The data
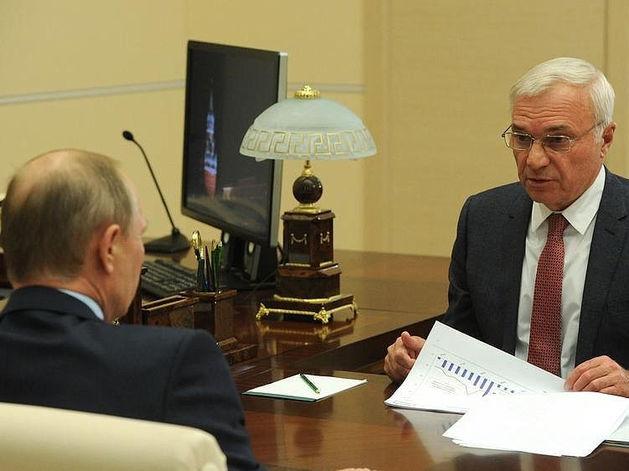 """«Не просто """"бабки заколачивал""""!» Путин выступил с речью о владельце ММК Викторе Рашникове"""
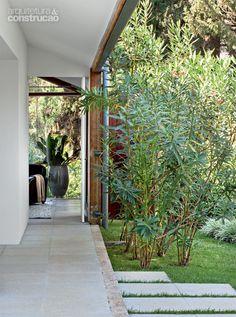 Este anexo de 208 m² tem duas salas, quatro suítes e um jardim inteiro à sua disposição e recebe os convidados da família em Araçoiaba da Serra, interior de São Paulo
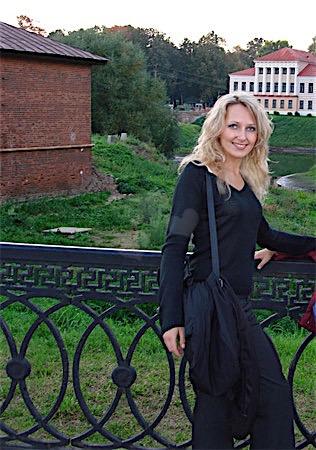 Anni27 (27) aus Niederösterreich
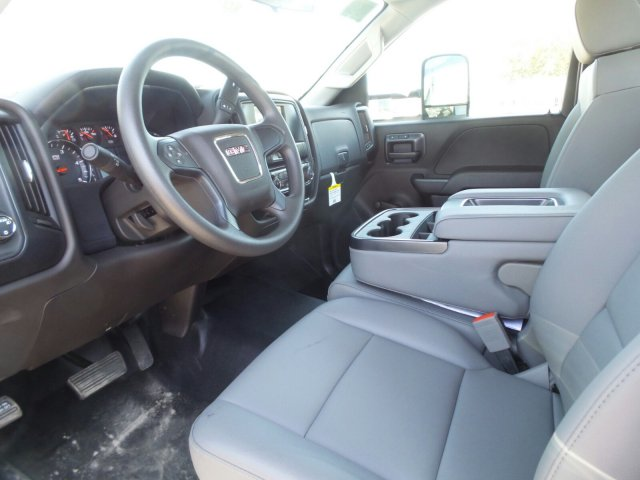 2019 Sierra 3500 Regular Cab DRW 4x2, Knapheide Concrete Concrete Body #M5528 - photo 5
* * *
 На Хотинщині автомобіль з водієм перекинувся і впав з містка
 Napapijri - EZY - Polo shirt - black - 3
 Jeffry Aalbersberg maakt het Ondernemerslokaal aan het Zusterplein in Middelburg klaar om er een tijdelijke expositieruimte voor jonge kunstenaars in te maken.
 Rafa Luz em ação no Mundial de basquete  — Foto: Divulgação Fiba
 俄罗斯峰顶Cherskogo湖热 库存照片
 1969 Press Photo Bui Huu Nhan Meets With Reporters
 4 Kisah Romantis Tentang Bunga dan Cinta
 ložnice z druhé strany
--
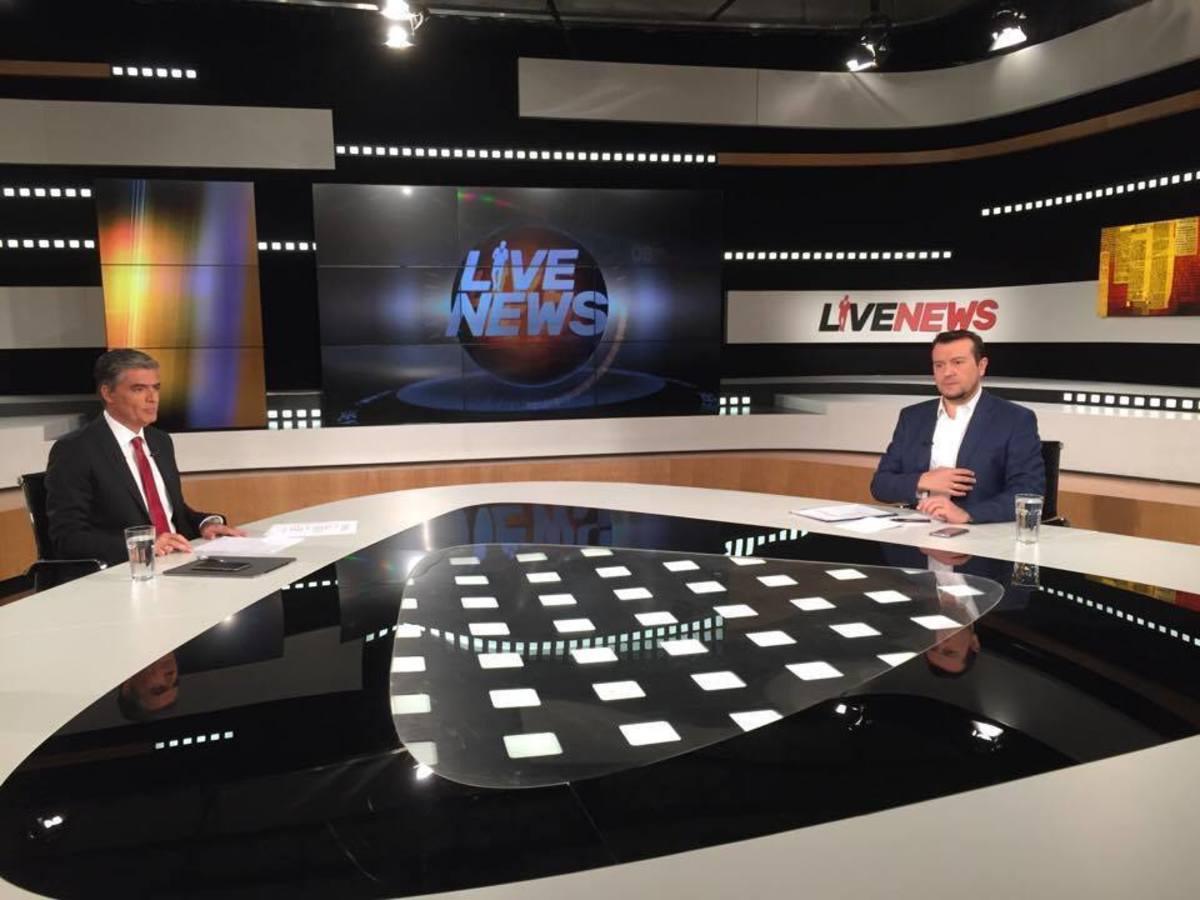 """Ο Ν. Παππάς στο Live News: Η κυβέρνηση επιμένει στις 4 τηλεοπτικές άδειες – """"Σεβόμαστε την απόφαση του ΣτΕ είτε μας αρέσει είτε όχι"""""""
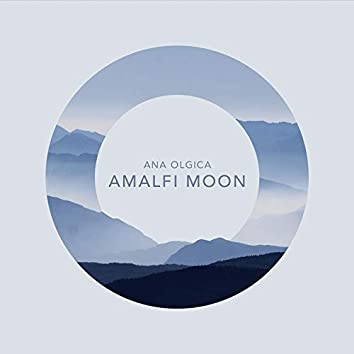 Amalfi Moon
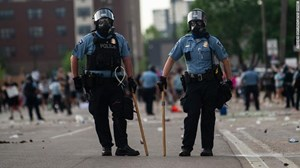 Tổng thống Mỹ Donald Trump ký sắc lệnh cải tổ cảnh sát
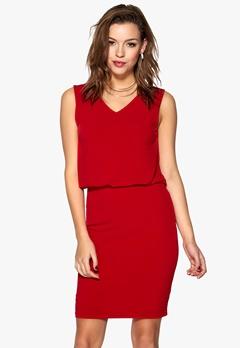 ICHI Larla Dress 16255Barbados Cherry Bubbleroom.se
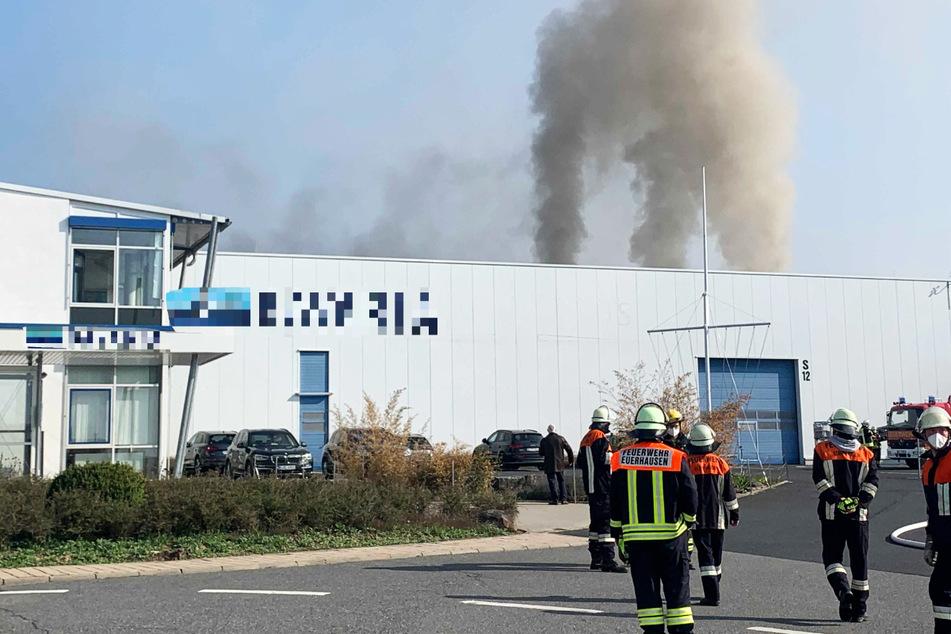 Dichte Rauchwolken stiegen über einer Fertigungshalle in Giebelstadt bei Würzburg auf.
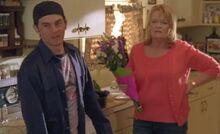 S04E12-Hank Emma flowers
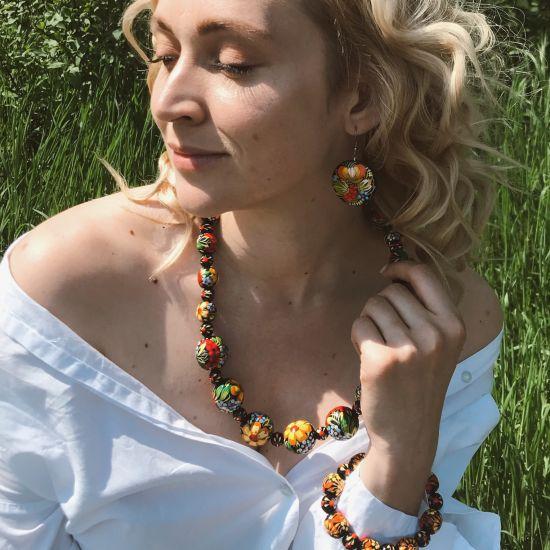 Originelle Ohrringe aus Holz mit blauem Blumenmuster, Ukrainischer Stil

Work order
Working from the entries above, reproduce exactly and only the lines beginning with the line that has "Путин выступил с" and ending with the line that has "2019 Sierra 3500"; omit all pictures.

Solution for this task
 """«Не просто """"бабки заколачивал""""!» Путин выступил с речью о владельце ММК Викторе Рашникове"""
 Este anexo de 208 m² tem duas salas, quatro suítes e um jardim inteiro à sua disposição e recebe os convidados da família em Araçoiaba da Serra, interior de São Paulo
 Anni27 (27) aus Niederösterreich
 2019 Sierra 3500 Regular Cab DRW 4x2, Knapheide Concrete Concrete Body #M5528 - photo 5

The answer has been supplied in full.